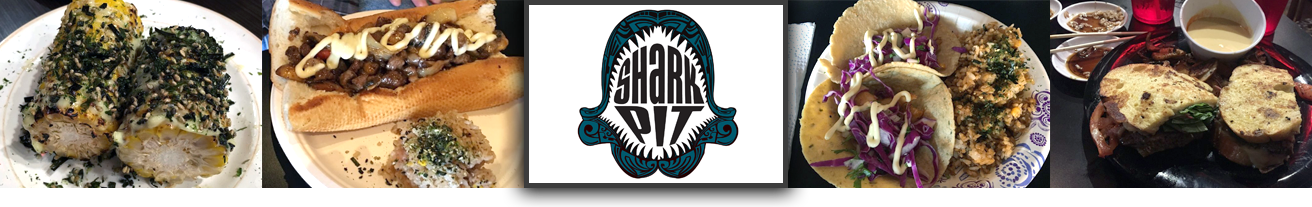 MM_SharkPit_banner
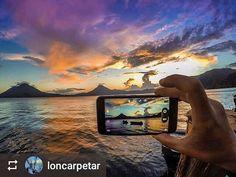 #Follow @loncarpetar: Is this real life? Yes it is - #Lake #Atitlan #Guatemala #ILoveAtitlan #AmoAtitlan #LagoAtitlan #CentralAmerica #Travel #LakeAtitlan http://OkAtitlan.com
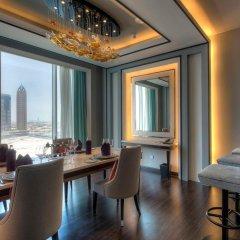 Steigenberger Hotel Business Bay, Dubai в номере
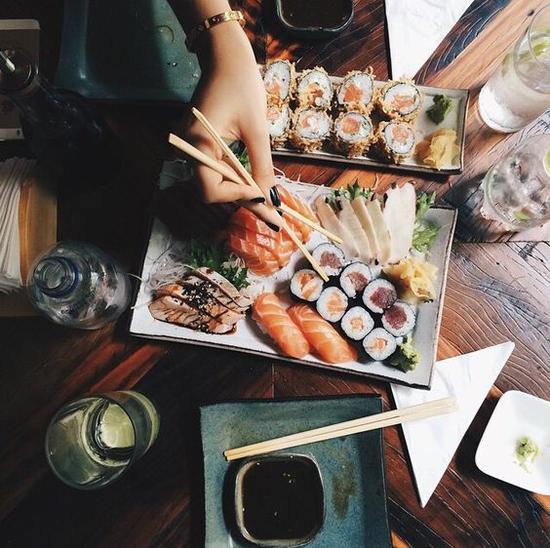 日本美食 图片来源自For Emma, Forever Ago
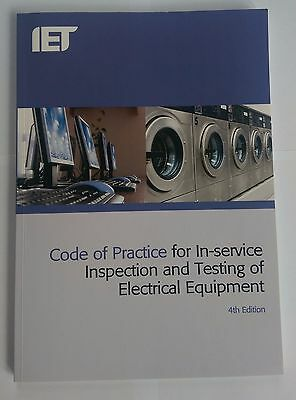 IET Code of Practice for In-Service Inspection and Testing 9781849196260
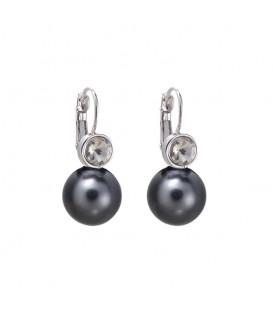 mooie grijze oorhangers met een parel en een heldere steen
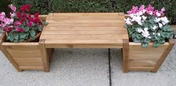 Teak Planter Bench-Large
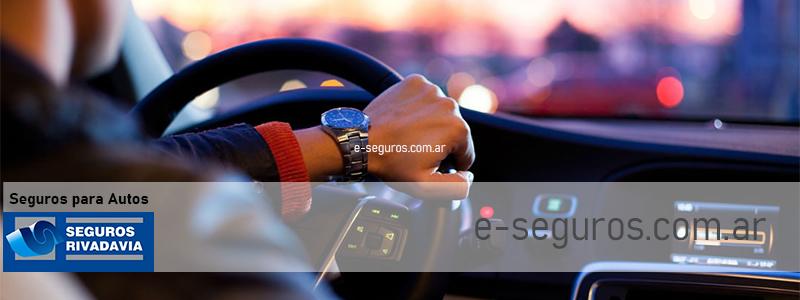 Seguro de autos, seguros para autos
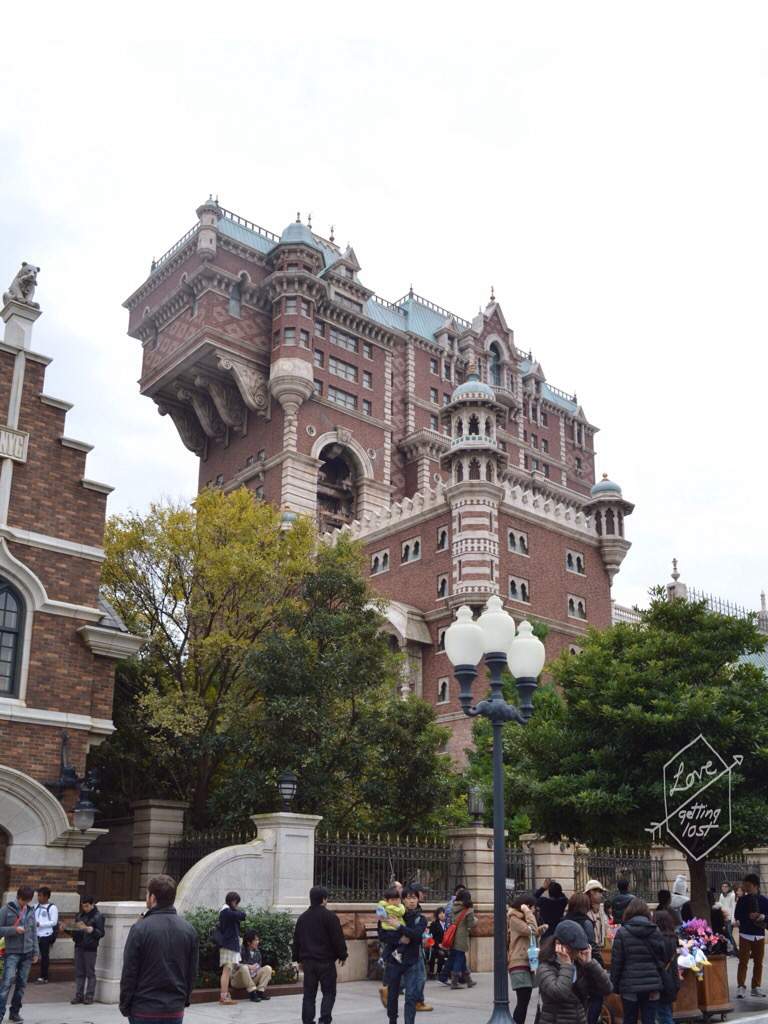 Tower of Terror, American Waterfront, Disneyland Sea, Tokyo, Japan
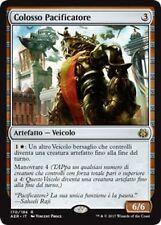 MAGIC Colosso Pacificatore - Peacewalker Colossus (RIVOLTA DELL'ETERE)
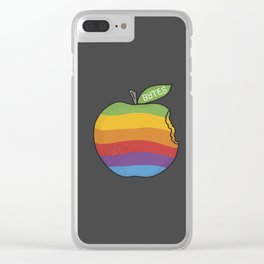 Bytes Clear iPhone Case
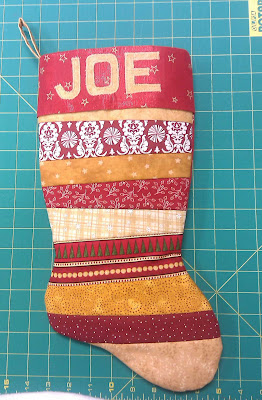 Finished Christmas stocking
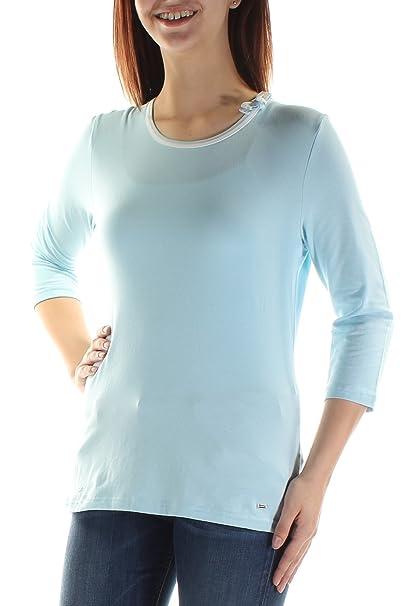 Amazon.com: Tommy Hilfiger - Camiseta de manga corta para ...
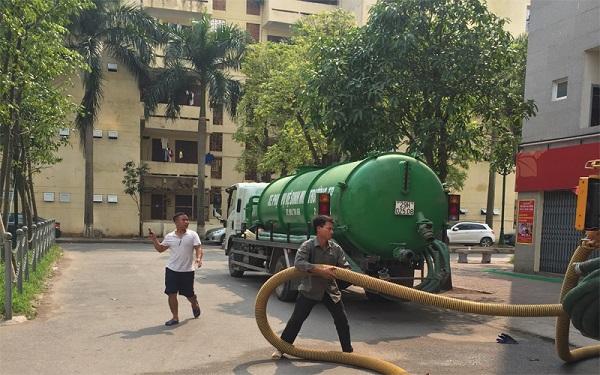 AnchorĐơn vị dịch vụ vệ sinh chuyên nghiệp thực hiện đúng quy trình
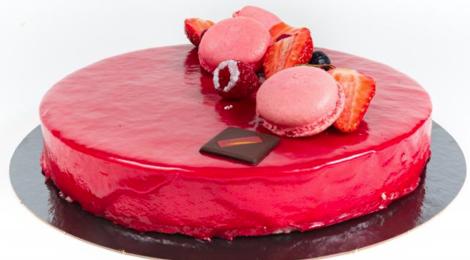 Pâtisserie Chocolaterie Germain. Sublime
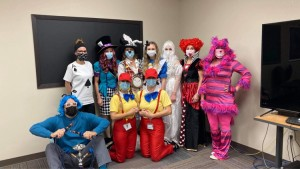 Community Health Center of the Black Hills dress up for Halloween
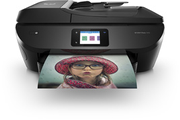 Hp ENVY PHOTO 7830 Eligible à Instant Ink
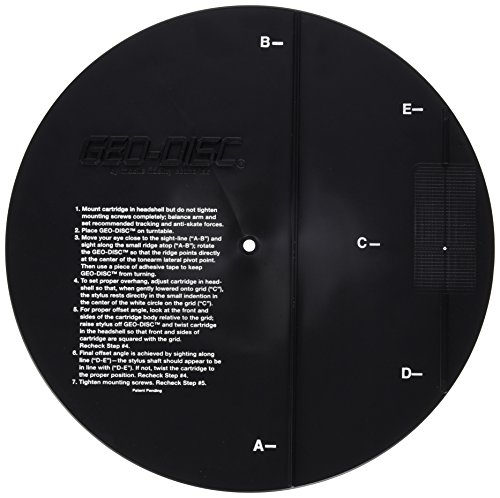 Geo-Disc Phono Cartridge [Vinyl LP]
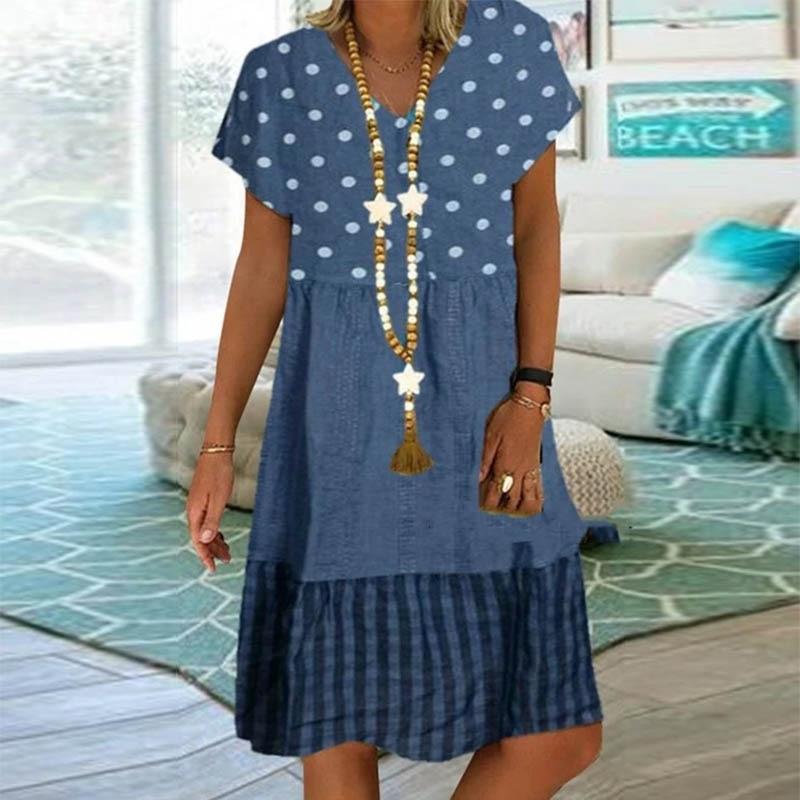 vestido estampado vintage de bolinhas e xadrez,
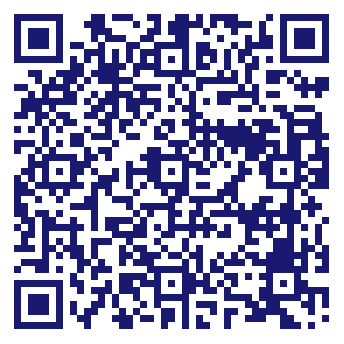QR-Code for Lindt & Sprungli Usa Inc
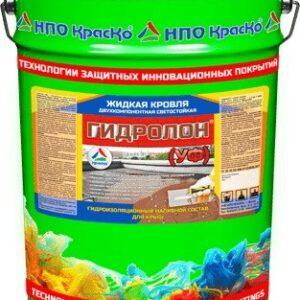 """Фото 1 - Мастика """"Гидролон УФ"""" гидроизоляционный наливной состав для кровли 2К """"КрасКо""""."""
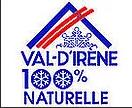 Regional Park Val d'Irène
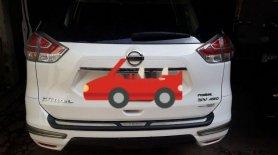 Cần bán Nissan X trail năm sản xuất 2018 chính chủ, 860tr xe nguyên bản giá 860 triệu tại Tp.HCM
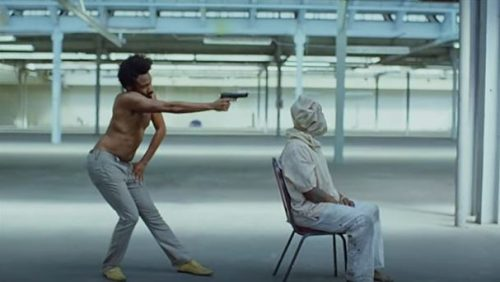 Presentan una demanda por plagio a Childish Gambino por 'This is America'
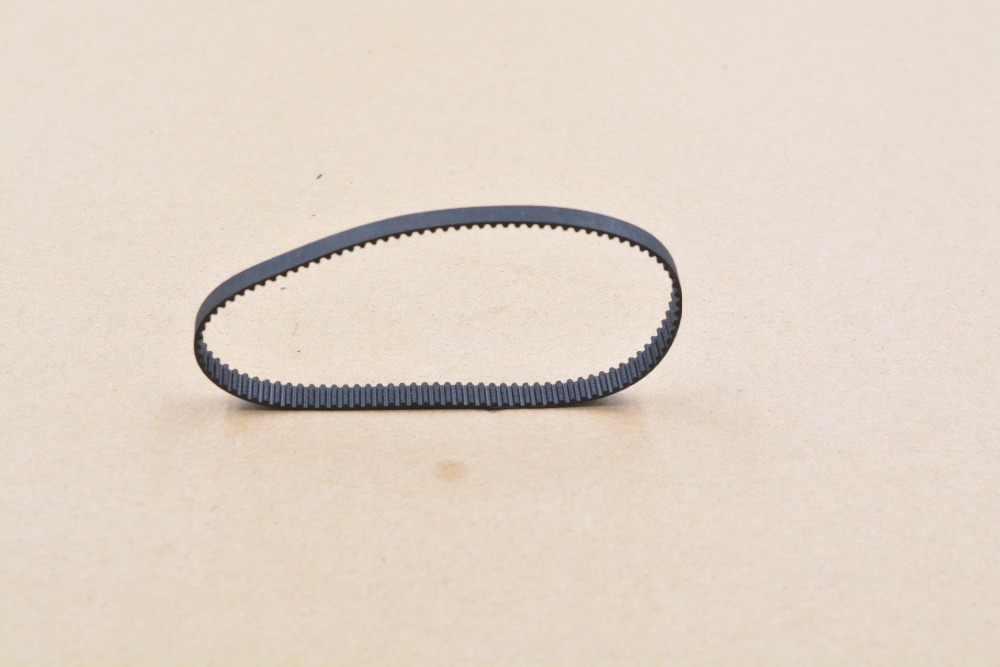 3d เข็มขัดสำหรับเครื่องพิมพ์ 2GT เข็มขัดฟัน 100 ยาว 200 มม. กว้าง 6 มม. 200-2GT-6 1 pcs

--

_What is expected_
Type out the entries again without a single change, and leave the pictures out.

_Written answer_
 MM_SharkPit_banner
 #Follow @loncarpetar: Is this real life? Yes it is - #Lake #Atitlan #Guatemala #ILoveAtitlan #AmoAtitlan #LagoAtitlan #CentralAmerica #Travel #LakeAtitlan http://OkAtitlan.com
 Steigenberger Hotel Business Bay, Dubai в номере
 日本美食 图片来源自For Emma, Forever Ago
 IET Code of Practice for In-Service Inspection and Testing 9781849196260
 mooie grijze oorhangers met een parel en een heldere steen
 Teak Planter Bench-Large
 Seguro de autos, seguros para autos
 Tower of Terror, American Waterfront, Disneyland Sea, Tokyo, Japan
 MAGIC Colosso Pacificatore - Peacewalker Colossus (RIVOLTA DELL'ETERE)
 Bytes Clear iPhone Case
 Finished Christmas stocking
 Amazon.com: Tommy Hilfiger - Camiseta de manga corta para ...
 AnchorĐơn vị dịch vụ vệ sinh chuyên nghiệp thực hiện đúng quy trình
 Pâtisserie Chocolaterie Germain. Sublime
 Community Health Center of the Black Hills dress up for Halloween
 Hp ENVY PHOTO 7830 Eligible à Instant Ink
 Geo-Disc Phono Cartridge [Vinyl LP]
 vestido estampado vintage de bolinhas e xadrez,
QR-Code for Lindt & Sprungli Usa Inc
 """Фото 1 - Мастика """"Гидролон УФ"""" гидроизоляционный наливной состав для кровли 2К """"КрасКо""""."""
 Regional Park Val d'Irène
 Cần bán Nissan X trail năm sản xuất 2018 chính chủ, 860tr xe nguyên bản giá 860 triệu tại Tp.HCM
 Presentan una demanda por plagio a Childish Gambino por 'This is America'
 3d เข็มขัดสำหรับเครื่องพิมพ์ 2GT เข็มขัดฟัน 100 ยาว 200 มม. กว้าง 6 มม. 200-2GT-6 1 pcs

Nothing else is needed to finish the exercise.